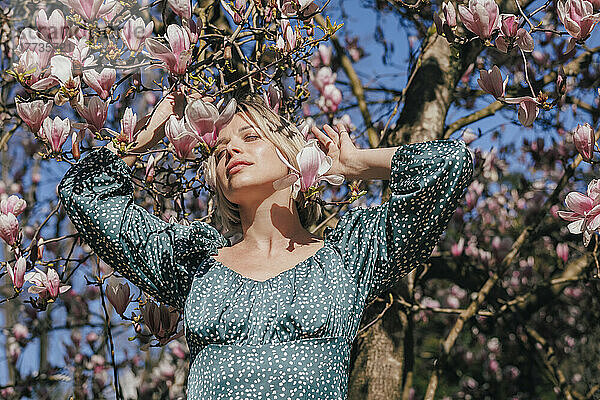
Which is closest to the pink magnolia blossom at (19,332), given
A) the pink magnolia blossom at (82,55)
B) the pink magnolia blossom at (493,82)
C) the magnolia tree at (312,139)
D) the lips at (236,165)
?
the magnolia tree at (312,139)

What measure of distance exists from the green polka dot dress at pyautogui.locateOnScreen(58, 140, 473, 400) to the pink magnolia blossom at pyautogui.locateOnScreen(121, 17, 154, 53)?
0.26m

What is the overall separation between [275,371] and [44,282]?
645 millimetres

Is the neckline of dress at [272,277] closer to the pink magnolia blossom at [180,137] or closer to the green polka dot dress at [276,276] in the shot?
the green polka dot dress at [276,276]

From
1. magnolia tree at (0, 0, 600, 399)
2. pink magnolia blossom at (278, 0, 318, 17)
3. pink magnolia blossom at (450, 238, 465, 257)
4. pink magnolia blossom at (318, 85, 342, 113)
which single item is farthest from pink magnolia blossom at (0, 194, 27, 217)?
pink magnolia blossom at (450, 238, 465, 257)

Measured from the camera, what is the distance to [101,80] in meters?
1.52

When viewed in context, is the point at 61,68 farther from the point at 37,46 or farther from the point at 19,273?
the point at 19,273

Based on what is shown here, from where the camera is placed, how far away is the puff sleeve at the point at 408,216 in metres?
1.48

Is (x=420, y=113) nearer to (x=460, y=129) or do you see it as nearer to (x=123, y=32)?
(x=460, y=129)

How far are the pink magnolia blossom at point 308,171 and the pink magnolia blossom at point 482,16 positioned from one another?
19.7 inches

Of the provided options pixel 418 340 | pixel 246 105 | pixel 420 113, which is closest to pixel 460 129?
pixel 420 113

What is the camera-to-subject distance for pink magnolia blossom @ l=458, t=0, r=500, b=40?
1.59 m

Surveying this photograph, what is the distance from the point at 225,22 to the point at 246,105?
697 millimetres

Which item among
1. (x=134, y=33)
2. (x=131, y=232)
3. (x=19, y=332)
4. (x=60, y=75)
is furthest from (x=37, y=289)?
(x=19, y=332)

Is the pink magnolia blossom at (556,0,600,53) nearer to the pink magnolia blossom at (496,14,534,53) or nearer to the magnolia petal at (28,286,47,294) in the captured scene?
the pink magnolia blossom at (496,14,534,53)
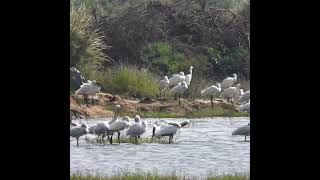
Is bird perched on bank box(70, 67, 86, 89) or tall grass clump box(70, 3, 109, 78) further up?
tall grass clump box(70, 3, 109, 78)

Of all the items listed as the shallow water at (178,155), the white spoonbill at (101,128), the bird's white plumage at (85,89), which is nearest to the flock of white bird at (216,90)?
the bird's white plumage at (85,89)

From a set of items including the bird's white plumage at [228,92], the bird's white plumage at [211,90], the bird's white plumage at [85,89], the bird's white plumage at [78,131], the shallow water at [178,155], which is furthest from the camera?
the bird's white plumage at [228,92]

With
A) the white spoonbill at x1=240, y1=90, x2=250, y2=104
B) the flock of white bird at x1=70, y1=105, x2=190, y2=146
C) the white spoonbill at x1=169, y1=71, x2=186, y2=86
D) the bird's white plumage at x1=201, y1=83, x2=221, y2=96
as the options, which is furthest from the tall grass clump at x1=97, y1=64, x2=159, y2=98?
the flock of white bird at x1=70, y1=105, x2=190, y2=146

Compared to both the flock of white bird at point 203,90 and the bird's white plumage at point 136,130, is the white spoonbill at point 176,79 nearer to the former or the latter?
the flock of white bird at point 203,90

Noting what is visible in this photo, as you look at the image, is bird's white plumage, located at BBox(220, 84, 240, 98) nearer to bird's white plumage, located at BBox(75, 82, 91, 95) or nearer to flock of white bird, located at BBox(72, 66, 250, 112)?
flock of white bird, located at BBox(72, 66, 250, 112)

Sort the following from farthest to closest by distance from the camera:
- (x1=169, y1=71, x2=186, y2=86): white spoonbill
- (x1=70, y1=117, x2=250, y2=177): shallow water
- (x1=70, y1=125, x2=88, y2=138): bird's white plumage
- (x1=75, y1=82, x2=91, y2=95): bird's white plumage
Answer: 1. (x1=169, y1=71, x2=186, y2=86): white spoonbill
2. (x1=75, y1=82, x2=91, y2=95): bird's white plumage
3. (x1=70, y1=125, x2=88, y2=138): bird's white plumage
4. (x1=70, y1=117, x2=250, y2=177): shallow water

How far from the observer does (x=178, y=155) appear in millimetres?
7652

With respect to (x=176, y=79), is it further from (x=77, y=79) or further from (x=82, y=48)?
(x=82, y=48)

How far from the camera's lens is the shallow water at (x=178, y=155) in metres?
A: 6.62

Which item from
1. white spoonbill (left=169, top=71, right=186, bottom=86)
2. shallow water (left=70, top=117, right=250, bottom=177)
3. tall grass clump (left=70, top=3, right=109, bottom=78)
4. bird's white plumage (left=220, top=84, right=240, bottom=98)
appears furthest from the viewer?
tall grass clump (left=70, top=3, right=109, bottom=78)

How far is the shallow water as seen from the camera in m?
6.62

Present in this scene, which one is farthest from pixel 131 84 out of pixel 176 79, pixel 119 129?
pixel 119 129
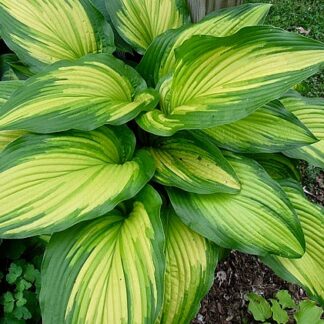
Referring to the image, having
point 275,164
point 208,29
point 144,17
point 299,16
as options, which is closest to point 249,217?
point 275,164

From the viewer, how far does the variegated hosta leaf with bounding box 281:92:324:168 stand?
142 cm

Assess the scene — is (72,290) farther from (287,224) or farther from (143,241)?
(287,224)

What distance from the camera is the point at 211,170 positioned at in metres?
1.25

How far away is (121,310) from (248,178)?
49 cm

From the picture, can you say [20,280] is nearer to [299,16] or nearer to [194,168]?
[194,168]

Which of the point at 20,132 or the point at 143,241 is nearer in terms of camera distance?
the point at 143,241

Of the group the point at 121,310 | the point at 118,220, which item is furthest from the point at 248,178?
the point at 121,310

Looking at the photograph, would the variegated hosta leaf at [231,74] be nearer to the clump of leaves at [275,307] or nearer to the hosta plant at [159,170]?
the hosta plant at [159,170]

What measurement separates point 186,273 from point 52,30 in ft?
2.87

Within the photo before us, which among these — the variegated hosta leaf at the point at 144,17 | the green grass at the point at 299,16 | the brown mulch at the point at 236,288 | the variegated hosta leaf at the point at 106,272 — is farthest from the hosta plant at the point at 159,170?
the green grass at the point at 299,16

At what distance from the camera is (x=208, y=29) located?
1433mm

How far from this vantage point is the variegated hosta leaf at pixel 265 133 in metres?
1.29

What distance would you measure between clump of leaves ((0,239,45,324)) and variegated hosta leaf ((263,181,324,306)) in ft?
2.25

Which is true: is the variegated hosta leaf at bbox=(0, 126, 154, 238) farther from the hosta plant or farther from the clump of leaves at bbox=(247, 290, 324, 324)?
the clump of leaves at bbox=(247, 290, 324, 324)
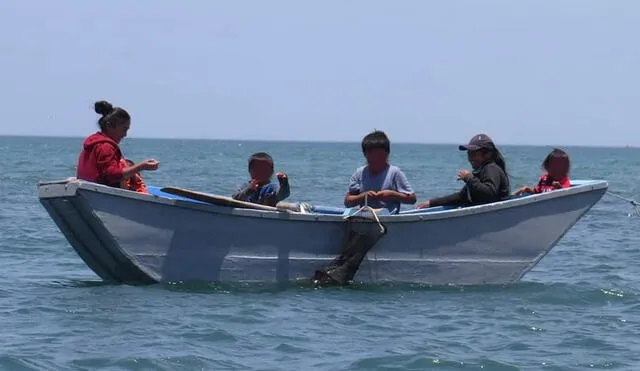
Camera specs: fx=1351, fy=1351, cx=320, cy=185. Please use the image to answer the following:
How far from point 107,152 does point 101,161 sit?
88mm

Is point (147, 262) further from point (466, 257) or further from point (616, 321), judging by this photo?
point (616, 321)

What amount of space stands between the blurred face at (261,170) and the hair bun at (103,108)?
4.29 ft

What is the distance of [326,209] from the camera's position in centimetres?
1211

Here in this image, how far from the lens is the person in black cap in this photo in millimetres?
11500

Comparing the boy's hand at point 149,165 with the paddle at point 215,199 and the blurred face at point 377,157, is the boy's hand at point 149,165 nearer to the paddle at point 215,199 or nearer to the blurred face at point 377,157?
the paddle at point 215,199

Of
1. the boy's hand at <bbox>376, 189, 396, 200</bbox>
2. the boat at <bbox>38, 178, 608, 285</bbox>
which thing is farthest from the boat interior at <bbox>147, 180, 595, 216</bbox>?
the boy's hand at <bbox>376, 189, 396, 200</bbox>

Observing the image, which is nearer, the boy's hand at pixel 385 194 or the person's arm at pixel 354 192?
the boy's hand at pixel 385 194

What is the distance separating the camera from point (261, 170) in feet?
38.1

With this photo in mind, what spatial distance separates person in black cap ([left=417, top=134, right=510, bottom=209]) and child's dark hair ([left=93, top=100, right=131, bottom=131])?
2.85 meters

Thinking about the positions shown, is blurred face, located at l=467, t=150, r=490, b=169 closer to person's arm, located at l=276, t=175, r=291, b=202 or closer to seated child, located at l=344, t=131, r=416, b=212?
seated child, located at l=344, t=131, r=416, b=212

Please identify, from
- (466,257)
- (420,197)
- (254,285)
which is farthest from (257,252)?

**To do**
Copy out, word for word, the part of the material that opens with the line containing "Observing the image, which" and runs through the end of the material.

**Response**
Observing the image, which is nearer, the boy's hand at pixel 385 194 or the person's arm at pixel 354 192?
the boy's hand at pixel 385 194

What is the distance separating the camera from point (261, 170) in feet?
38.1

With this photo in mind, what spatial distance separates person in black cap ([left=417, top=134, right=510, bottom=209]) and child's dark hair ([left=93, top=100, right=131, bottom=131])?
2.85 meters

Thinking about the positions shown, is blurred face, located at l=467, t=150, r=490, b=169 closer to person's arm, located at l=276, t=175, r=291, b=202 or closer to seated child, located at l=344, t=131, r=416, b=212?
seated child, located at l=344, t=131, r=416, b=212

Please identify, from
- (466,257)
- (420,197)
- (254,285)
which is farthest from (257,252)?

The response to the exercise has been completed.